Anti-Concurrent Causation. Yes, the term actually means something, even though it looks and sounds like something from the mind of Dr. Seuss or from out of Alice in Wonderland. Anti-Concurrent Causation is a policy provision that bolsters certain exclusions.

Damage to homes, related structures, businesses, etc.; often involve causes of loss that are traditionally covered by insurance policies, such as fire, wind, hail, freezing, falling objects, lightning and others. On the opposite end, there are causes that, traditionally, are not covered, such as flood, earthquake, nuclear activity, and military actions.

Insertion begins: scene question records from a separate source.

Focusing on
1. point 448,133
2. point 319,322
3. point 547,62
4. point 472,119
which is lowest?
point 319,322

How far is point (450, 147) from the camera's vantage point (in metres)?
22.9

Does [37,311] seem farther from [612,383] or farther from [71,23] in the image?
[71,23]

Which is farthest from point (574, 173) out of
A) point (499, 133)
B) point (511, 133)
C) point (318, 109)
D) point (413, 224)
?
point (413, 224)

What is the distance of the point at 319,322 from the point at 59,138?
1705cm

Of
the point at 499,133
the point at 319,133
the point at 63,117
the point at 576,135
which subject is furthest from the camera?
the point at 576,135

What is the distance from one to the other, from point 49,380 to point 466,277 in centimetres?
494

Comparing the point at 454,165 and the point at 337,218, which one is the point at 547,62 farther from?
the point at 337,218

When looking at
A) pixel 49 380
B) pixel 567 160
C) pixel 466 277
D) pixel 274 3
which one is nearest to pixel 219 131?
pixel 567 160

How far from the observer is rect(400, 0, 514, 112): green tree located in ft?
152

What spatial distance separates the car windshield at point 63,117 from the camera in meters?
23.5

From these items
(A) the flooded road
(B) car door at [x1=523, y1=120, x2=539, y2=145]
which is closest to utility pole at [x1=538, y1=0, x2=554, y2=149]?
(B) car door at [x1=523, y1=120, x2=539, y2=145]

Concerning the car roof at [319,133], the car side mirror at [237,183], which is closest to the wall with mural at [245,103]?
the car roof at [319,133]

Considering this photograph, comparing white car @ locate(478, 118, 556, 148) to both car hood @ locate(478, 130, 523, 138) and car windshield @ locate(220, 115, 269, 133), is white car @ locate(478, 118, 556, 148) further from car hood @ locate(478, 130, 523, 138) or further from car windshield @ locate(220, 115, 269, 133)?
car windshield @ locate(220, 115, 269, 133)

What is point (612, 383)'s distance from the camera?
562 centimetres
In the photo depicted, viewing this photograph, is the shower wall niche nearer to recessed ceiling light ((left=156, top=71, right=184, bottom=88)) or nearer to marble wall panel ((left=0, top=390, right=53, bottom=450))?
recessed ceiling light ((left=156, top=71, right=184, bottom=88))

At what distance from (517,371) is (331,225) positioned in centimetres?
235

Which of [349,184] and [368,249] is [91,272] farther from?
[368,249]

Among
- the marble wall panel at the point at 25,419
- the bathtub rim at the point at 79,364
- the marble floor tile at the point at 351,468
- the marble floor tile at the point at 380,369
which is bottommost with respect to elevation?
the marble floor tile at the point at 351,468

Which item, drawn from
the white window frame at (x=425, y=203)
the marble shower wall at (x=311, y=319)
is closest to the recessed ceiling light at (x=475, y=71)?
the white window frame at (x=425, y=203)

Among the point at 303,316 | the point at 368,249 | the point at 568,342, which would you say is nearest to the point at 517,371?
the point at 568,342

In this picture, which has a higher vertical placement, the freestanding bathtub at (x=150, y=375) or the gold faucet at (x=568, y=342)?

Things are clear cut when a single cause creates a loss .But a situation becomes complicated when more than one cause contributes to a loss at, essentially, the same time (concurrent). Consider the following situations:

Scenario A – A factory that is heavily damaged by a windstorm. This is clearly a covered situation.

Scenario B – A factory that is heavily damaged by flooding. This is clearly a non-covered situation.

Scenario C – A factory that is heavily damaged by flooding, but the floodwaters driven onto the premises by a windstorm. Now the situation becomes uncertain. Storms are covered, flooding isn’t and both circumstances created the loss.

It is the uncertainty created by both an excluded and a covered source of loss creating damage that is addressed by anti-concurrent causation wording. When a policy includes such language, such losses are still excluded. Such language is subject to frequent dispute under lawsuits, especially since such situations are often severe and catastrophic. Often courts and state laws have the final say on how given losses are handled. This creates another instance where you may need the help of an insurance professional to have clearer understanding of your coverage.